**Scene question records**.
^^^^^^^^^^^^^^^^

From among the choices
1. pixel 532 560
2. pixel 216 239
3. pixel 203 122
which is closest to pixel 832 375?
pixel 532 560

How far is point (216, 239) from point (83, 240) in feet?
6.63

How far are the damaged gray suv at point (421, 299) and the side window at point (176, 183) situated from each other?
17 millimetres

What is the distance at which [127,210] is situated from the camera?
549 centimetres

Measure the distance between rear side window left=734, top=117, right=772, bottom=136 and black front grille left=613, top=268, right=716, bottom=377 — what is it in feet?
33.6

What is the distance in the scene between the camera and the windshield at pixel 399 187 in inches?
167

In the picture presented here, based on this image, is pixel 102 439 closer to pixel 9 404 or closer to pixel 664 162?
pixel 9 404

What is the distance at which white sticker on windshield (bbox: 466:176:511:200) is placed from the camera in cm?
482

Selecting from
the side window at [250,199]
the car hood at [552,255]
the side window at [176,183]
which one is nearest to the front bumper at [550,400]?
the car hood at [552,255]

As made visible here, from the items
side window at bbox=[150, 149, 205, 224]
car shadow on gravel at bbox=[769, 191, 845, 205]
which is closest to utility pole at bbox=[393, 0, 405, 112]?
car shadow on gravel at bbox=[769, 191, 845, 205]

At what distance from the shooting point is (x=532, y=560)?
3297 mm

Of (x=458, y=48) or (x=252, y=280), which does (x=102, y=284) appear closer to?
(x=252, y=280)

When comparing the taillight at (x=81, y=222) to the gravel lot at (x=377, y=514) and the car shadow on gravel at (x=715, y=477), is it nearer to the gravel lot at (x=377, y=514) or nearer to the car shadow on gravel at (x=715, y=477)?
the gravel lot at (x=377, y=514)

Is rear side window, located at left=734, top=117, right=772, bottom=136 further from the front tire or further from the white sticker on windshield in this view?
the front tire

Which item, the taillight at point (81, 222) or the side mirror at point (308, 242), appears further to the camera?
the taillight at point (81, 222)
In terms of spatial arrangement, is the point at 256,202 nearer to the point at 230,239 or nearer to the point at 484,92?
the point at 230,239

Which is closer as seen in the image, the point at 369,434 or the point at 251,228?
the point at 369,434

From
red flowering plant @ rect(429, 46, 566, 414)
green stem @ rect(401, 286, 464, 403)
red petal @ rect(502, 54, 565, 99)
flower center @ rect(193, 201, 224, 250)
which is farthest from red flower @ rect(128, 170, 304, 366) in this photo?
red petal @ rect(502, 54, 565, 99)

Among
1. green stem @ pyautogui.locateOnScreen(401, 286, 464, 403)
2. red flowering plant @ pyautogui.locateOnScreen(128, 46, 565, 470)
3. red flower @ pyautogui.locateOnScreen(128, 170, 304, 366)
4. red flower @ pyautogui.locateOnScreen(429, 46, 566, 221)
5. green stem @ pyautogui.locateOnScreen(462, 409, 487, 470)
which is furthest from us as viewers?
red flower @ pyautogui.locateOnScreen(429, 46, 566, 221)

^^^^^^^^^^^^^^^^

**Exercise goal**.
The answer consists only of the lines from the one containing "In terms of" to the end of the records, each written out exactly.

**Finished answer**.
In terms of spatial arrangement, is the point at 256,202 nearer to the point at 230,239 or nearer to the point at 484,92?
the point at 230,239

Which is closer as seen in the image, the point at 369,434 or the point at 251,228?
the point at 369,434

From
red flowering plant @ rect(429, 46, 566, 414)
green stem @ rect(401, 286, 464, 403)
red petal @ rect(502, 54, 565, 99)
flower center @ rect(193, 201, 224, 250)
which is farthest from red flower @ rect(128, 170, 304, 366) in this photo?
red petal @ rect(502, 54, 565, 99)

Among
1. green stem @ pyautogui.locateOnScreen(401, 286, 464, 403)
2. red flowering plant @ pyautogui.locateOnScreen(128, 46, 565, 470)
3. red flower @ pyautogui.locateOnScreen(128, 170, 304, 366)
4. red flower @ pyautogui.locateOnScreen(429, 46, 566, 221)
5. green stem @ pyautogui.locateOnScreen(462, 409, 487, 470)
which is furthest from us as viewers?
red flower @ pyautogui.locateOnScreen(429, 46, 566, 221)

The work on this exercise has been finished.